◆ Aim of the exercise: Rewrite the lines between the line holding "How far away from the" and the line holding "0.53 meters", inclusive, as a numbered list, with the blank lines dropped.

◆ Records supplied:
---
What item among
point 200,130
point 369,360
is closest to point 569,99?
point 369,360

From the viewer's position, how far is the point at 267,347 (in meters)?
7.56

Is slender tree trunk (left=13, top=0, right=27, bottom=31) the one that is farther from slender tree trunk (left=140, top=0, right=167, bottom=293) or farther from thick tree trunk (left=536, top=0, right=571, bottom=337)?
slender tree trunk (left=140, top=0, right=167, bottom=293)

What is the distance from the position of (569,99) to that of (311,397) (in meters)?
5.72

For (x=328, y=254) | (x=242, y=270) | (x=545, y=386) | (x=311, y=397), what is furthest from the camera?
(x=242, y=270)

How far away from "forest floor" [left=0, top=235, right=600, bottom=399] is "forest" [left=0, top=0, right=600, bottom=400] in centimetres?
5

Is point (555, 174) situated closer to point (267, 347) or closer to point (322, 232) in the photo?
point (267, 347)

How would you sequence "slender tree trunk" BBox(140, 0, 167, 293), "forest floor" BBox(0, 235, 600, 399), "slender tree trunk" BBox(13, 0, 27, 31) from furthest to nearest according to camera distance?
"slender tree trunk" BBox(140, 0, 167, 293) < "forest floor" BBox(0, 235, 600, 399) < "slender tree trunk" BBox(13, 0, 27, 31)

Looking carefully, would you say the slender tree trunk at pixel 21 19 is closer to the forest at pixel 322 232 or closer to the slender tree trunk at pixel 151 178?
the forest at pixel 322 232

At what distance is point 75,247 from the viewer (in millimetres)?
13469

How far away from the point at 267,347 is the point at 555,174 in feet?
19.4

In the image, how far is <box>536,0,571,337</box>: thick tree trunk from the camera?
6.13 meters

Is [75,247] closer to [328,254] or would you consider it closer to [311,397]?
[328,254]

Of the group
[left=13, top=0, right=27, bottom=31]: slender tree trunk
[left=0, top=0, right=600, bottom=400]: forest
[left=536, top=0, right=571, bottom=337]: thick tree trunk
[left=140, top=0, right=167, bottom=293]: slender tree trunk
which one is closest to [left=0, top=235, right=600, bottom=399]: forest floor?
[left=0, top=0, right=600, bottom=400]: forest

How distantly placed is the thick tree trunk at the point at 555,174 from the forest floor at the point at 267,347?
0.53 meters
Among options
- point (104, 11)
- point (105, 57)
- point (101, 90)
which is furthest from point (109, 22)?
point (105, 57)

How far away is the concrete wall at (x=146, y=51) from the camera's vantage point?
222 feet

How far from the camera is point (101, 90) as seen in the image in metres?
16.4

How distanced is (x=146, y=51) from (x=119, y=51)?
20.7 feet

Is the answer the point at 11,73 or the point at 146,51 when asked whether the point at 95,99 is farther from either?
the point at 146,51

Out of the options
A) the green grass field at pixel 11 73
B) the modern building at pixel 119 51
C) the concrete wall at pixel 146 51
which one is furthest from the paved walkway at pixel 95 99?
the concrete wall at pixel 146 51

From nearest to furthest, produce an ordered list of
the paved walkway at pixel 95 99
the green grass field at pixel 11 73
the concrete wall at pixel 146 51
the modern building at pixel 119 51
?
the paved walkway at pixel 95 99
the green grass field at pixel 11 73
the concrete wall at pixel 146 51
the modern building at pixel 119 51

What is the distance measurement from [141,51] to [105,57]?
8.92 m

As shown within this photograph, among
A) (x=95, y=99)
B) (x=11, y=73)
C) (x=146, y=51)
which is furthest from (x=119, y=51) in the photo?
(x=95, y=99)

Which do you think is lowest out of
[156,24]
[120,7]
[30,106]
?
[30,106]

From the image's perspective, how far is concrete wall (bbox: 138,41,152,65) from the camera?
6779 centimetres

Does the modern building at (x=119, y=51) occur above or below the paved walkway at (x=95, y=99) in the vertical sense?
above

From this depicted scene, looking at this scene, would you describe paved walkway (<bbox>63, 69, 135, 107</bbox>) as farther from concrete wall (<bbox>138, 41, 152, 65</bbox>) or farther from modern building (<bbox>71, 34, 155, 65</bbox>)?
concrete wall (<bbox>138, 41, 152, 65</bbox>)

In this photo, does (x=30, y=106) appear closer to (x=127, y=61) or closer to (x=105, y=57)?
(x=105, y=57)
---
◆ Worked answer:
1. How far away from the point at 267,347 is the point at 555,174 in feet?
2. 19.4
3. In the image, how far is <box>536,0,571,337</box>: thick tree trunk from the camera?
4. 6.13 meters
5. Is [75,247] closer to [328,254] or would you consider it closer to [311,397]?
6. [328,254]
7. Of the group
8. [left=13, top=0, right=27, bottom=31]: slender tree trunk
9. [left=0, top=0, right=600, bottom=400]: forest
10. [left=536, top=0, right=571, bottom=337]: thick tree trunk
11. [left=140, top=0, right=167, bottom=293]: slender tree trunk
12. which one is closest to [left=0, top=235, right=600, bottom=399]: forest floor?
13. [left=0, top=0, right=600, bottom=400]: forest
14. How distantly placed is the thick tree trunk at the point at 555,174 from the forest floor at the point at 267,347?
15. 0.53 meters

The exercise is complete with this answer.